— Aim of the exercise —
Count the lines in the records below that contain the word "blurred". Reply with the number alone.
★ ★ ★ ★
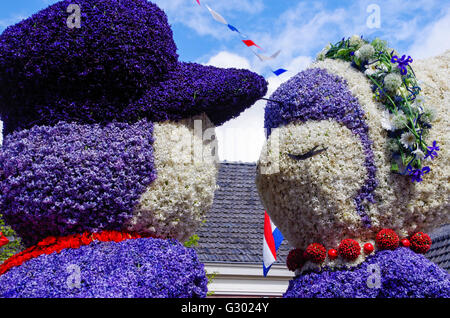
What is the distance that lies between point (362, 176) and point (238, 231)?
5476mm

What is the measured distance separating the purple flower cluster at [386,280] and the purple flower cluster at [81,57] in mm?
2017

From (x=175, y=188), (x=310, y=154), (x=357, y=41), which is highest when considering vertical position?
(x=357, y=41)

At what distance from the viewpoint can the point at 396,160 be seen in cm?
412

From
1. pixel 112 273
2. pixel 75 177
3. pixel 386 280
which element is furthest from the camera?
pixel 386 280

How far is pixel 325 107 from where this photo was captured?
4219mm

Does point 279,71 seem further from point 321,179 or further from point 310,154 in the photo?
point 321,179

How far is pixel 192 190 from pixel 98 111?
92 centimetres

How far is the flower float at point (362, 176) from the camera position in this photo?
13.1 ft

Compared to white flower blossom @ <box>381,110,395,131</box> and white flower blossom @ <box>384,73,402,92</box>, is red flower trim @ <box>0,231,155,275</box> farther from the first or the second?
white flower blossom @ <box>384,73,402,92</box>

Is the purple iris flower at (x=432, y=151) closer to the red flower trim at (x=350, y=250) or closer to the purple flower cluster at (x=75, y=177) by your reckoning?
the red flower trim at (x=350, y=250)

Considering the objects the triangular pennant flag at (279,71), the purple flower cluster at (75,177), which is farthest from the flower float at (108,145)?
the triangular pennant flag at (279,71)

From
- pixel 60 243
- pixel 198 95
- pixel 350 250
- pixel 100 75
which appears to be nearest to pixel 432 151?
pixel 350 250

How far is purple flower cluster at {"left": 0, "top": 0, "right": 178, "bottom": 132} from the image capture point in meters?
3.97
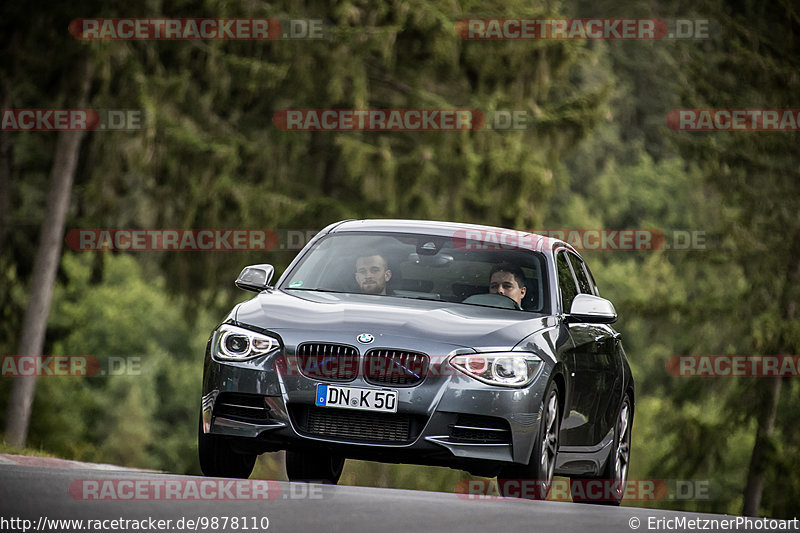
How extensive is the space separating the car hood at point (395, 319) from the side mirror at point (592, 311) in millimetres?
229

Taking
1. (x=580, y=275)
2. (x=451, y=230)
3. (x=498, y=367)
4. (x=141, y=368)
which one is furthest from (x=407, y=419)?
(x=141, y=368)

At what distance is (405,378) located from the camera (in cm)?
796

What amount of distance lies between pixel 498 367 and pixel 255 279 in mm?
2124

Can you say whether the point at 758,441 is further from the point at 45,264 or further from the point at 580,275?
the point at 580,275

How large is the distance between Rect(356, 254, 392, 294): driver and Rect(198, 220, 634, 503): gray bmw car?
22 mm

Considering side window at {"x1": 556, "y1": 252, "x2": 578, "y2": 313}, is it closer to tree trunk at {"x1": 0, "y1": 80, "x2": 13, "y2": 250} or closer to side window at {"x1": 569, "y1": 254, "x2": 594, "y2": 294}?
side window at {"x1": 569, "y1": 254, "x2": 594, "y2": 294}

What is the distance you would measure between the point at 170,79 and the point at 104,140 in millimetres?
1732

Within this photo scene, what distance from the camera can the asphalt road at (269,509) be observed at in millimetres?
6875

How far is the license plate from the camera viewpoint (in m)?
7.89

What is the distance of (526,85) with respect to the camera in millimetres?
30375

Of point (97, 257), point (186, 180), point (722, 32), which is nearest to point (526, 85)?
point (722, 32)

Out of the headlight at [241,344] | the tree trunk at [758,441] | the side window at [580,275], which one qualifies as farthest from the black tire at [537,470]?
the tree trunk at [758,441]

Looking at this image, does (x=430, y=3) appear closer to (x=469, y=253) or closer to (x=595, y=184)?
(x=469, y=253)

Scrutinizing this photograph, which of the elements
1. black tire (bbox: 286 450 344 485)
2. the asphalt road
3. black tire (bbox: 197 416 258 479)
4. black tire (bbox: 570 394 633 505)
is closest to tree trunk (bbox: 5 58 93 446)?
black tire (bbox: 286 450 344 485)
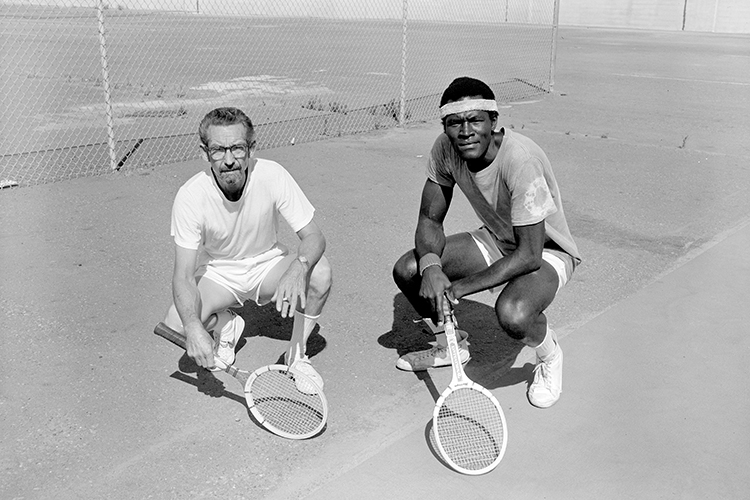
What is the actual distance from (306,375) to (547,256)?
4.36ft

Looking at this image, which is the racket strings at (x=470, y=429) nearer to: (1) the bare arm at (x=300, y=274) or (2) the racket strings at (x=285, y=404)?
(2) the racket strings at (x=285, y=404)

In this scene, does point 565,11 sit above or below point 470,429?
above

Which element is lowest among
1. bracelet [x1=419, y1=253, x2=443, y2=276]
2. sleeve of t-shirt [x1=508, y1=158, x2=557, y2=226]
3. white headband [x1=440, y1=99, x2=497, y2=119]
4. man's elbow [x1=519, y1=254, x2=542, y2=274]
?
bracelet [x1=419, y1=253, x2=443, y2=276]

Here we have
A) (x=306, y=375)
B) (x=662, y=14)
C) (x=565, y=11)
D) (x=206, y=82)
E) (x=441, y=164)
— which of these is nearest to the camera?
(x=306, y=375)

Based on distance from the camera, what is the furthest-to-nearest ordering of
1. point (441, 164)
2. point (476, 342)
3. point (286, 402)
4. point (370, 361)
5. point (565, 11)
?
1. point (565, 11)
2. point (476, 342)
3. point (370, 361)
4. point (441, 164)
5. point (286, 402)

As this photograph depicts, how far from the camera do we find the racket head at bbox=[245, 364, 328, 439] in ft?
11.5

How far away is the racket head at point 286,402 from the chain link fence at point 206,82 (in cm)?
493

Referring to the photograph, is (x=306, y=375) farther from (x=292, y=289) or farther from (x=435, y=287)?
(x=435, y=287)

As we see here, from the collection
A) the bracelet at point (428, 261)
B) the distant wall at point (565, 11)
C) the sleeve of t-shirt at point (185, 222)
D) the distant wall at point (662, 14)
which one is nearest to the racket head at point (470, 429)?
the bracelet at point (428, 261)

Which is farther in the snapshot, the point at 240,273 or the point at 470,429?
the point at 240,273

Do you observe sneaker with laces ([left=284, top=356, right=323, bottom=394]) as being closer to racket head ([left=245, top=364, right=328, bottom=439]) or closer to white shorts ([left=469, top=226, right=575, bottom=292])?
racket head ([left=245, top=364, right=328, bottom=439])

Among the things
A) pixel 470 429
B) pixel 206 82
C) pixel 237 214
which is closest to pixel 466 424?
pixel 470 429

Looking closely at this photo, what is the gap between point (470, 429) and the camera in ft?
11.6

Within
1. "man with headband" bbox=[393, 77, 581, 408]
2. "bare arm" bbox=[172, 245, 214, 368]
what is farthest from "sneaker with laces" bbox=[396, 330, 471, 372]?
"bare arm" bbox=[172, 245, 214, 368]
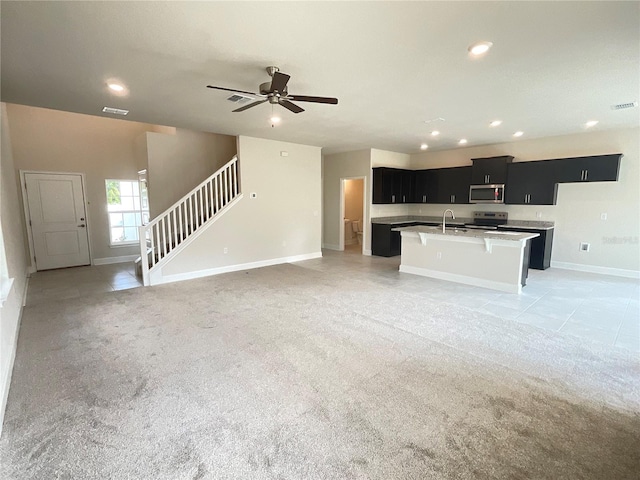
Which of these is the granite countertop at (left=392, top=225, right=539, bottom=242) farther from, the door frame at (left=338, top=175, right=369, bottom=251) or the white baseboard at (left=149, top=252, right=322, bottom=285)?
the white baseboard at (left=149, top=252, right=322, bottom=285)

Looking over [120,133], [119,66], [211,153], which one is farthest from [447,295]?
[120,133]

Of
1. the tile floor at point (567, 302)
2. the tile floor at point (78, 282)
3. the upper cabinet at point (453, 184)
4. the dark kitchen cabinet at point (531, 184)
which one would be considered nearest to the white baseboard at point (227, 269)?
the tile floor at point (78, 282)

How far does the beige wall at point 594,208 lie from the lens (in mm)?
5660

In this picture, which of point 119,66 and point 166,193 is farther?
point 166,193

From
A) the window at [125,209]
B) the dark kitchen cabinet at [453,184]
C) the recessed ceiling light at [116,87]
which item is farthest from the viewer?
the dark kitchen cabinet at [453,184]

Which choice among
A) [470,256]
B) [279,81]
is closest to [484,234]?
[470,256]

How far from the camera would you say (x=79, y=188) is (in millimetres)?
6750

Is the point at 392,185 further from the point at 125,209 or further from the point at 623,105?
the point at 125,209

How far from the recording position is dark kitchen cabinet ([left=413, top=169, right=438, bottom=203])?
8.11 metres

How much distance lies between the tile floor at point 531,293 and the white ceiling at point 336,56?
265 cm

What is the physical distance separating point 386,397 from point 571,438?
3.66 ft

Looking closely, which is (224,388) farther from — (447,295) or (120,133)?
(120,133)

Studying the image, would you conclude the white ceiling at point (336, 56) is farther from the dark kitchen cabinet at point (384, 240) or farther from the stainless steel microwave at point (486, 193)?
the dark kitchen cabinet at point (384, 240)

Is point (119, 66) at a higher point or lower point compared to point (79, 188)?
higher
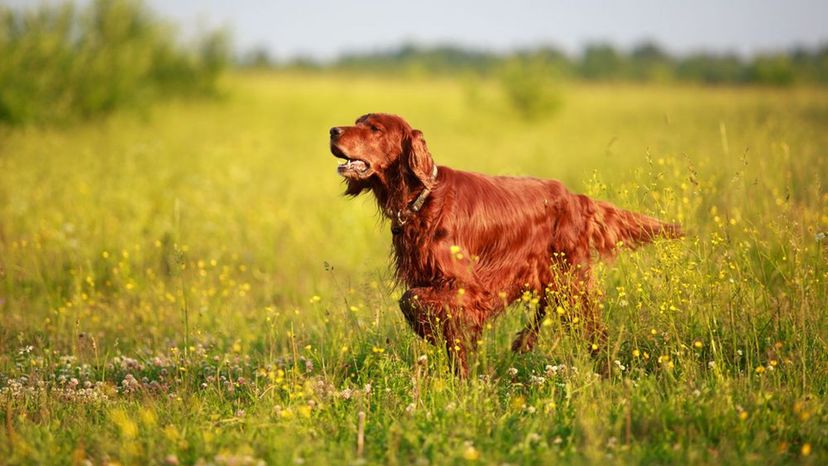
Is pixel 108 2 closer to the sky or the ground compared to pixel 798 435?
closer to the sky

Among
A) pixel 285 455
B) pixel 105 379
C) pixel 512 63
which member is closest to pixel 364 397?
pixel 285 455

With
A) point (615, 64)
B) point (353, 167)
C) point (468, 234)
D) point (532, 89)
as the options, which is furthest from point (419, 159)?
point (615, 64)

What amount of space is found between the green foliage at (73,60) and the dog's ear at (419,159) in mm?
13556

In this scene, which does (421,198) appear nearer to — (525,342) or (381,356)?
(381,356)

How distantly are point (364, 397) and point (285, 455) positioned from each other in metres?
0.73

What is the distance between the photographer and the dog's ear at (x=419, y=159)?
400 centimetres

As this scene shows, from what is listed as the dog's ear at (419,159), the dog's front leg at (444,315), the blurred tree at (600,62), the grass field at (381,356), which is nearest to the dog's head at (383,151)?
the dog's ear at (419,159)

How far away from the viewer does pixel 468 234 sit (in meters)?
4.14

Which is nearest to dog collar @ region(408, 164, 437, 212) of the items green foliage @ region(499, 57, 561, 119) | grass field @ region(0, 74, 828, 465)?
grass field @ region(0, 74, 828, 465)

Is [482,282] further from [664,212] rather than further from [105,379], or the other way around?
[105,379]

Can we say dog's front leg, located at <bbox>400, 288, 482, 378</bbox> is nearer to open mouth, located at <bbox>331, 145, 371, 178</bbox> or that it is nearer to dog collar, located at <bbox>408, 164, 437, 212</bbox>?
dog collar, located at <bbox>408, 164, 437, 212</bbox>

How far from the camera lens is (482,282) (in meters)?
4.18

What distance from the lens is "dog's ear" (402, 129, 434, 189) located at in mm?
4004

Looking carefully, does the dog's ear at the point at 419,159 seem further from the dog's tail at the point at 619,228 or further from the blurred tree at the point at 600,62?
the blurred tree at the point at 600,62
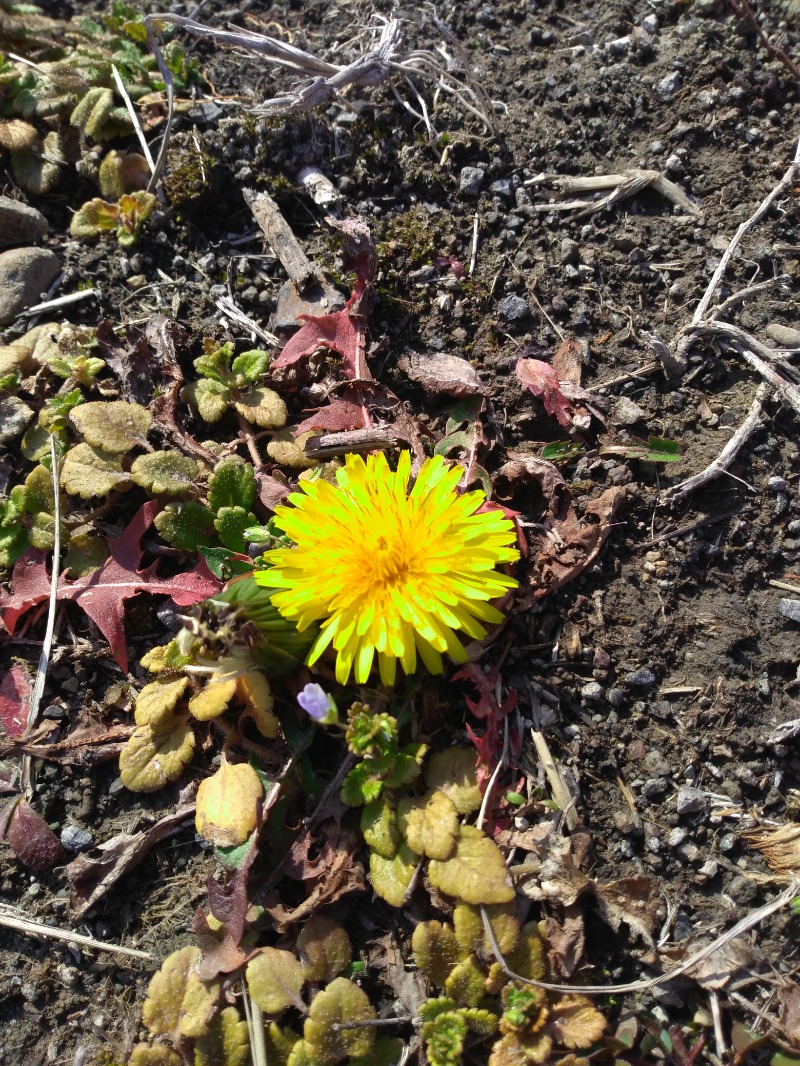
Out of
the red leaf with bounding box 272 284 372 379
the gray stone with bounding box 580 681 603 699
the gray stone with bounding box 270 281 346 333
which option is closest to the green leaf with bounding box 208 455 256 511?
the red leaf with bounding box 272 284 372 379

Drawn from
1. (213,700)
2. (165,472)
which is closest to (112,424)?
(165,472)

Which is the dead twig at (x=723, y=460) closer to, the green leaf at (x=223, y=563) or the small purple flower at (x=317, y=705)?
the small purple flower at (x=317, y=705)

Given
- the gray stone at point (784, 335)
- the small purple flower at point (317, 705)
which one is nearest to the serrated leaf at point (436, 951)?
the small purple flower at point (317, 705)

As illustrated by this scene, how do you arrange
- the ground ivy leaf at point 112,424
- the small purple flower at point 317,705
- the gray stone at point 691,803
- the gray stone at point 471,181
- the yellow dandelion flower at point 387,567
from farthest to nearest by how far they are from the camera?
1. the gray stone at point 471,181
2. the ground ivy leaf at point 112,424
3. the gray stone at point 691,803
4. the yellow dandelion flower at point 387,567
5. the small purple flower at point 317,705

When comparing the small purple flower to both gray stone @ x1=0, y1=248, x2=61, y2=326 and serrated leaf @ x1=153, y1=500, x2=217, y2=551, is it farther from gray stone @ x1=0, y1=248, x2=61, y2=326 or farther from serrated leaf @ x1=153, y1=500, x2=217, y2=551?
gray stone @ x1=0, y1=248, x2=61, y2=326

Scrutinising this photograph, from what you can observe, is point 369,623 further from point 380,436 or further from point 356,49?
point 356,49

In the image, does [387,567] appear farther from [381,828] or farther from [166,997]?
[166,997]
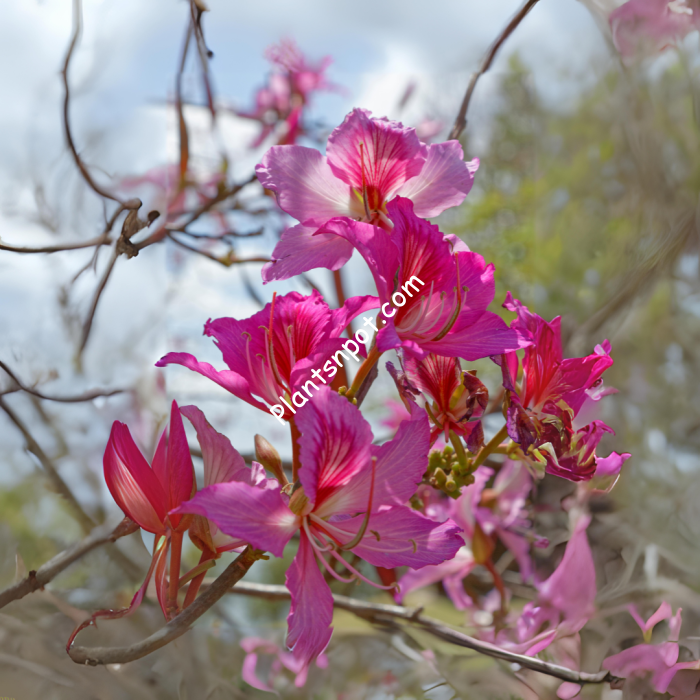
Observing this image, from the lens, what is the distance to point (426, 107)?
0.45m

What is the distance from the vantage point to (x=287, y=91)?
46 cm

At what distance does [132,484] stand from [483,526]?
27cm

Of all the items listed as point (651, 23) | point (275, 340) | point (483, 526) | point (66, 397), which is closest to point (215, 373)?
point (275, 340)

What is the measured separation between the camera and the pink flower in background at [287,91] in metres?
0.45

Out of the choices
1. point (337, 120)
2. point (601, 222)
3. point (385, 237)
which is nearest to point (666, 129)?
point (601, 222)

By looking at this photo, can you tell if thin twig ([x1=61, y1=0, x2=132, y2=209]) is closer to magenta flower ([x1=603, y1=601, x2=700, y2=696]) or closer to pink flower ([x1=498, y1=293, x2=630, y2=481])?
pink flower ([x1=498, y1=293, x2=630, y2=481])

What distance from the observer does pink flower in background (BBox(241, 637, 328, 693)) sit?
1.23ft

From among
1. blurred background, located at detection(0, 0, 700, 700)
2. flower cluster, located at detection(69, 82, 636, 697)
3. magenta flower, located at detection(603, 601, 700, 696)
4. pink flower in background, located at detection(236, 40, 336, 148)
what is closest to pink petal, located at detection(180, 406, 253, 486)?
flower cluster, located at detection(69, 82, 636, 697)

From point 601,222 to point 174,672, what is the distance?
41 centimetres

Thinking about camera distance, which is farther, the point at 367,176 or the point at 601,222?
the point at 601,222

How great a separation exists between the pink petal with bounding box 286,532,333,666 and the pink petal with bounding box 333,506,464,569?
0.04 ft

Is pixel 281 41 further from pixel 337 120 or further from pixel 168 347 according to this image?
pixel 168 347

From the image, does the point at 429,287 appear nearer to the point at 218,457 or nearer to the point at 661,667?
the point at 218,457

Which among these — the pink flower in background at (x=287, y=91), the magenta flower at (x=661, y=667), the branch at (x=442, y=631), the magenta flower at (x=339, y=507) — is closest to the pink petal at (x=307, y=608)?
the magenta flower at (x=339, y=507)
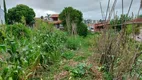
★ ★ ★ ★
— Solution for this problem —
4